Les bonnes pratiques abordent largement le conseil pharmaceutique. Le texte souligne d’ailleurs que «   le pharmacien a une obligation renforcée de conseil pour les médicaments non soumis à prescription médicale obligatoire (articles R. 4235-48 du code de la santé publique) », sans toutefois préciser en quoi consiste cette obligation renforcée. «   Là, on est dans l’excellence. Il doit y avoir un questionnement minimal du pharmacien et une information du patient. Pas question de dispenser Fervex à une personne souffrant d’un glaucome ! La dispensation de médicaments à PMF ne souffre pas d’erreur, car cela peut être fatal. Les pharmaciens se targuent d’être des professionnels de santé, ils doivent le prouver et sécuriser le patient. S’ils le font mal, ils doivent être sanctionnés   », observe le président de l’UNPF. Une opinion partagée par Gilles Bonnefond.

L’arrêté évoque la possibilité pour le pharmacien de «   proposer un rendez-vous pour une dispensation particulière   », selon la situation du patient.
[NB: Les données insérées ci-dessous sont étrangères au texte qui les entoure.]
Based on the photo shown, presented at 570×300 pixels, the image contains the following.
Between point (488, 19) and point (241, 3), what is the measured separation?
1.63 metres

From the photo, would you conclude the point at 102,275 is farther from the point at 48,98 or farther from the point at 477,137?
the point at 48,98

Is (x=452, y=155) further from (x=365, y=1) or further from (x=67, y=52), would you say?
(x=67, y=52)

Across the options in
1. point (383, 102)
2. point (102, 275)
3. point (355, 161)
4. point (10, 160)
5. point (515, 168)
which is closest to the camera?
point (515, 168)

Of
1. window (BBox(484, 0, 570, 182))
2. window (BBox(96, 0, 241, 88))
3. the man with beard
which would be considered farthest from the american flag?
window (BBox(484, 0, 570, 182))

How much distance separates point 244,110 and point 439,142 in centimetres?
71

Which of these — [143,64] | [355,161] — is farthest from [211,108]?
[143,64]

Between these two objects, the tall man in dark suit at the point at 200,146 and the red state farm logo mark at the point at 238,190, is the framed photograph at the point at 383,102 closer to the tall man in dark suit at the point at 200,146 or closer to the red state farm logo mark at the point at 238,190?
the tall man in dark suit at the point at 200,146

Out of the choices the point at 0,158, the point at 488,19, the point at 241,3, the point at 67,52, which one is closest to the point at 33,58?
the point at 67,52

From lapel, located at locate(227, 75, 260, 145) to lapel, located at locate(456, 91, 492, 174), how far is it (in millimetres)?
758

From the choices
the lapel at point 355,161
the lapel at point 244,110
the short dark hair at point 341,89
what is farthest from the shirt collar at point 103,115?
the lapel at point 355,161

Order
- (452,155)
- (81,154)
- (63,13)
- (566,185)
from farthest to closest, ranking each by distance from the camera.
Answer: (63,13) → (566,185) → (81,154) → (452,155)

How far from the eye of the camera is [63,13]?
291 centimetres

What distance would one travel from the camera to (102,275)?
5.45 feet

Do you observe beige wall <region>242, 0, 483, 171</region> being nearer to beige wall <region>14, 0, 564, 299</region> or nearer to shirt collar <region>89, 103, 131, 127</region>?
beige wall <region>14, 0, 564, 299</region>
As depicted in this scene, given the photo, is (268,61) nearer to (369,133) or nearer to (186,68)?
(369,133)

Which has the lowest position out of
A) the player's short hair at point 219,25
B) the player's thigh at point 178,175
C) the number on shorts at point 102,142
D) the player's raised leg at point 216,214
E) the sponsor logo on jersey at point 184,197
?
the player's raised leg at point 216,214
Les pharmaciens citent plusieurs exemples : pilule du lendemain, traitements pour des maladies chroniques, anticancéreux, traitements des rejets de greffe, de l’asthme, etc. «   Tous les traitements qui ont une technicité particulière ou une mise en œuvre complexe peuvent nécessiter une dispensation particulière   », résume Jean-Luc Fournival.

Le texte prévoit aussi une formalisation, si nécessaire, d’un «   document comprenant certains conseils associés   ». Il peut s’agir, par exemple, de conseils d’hygiène de vie et diététiques pour les patients sous anticoagulants, sous traitements de certaines pathologies (reflux gastriques, asthme, etc.).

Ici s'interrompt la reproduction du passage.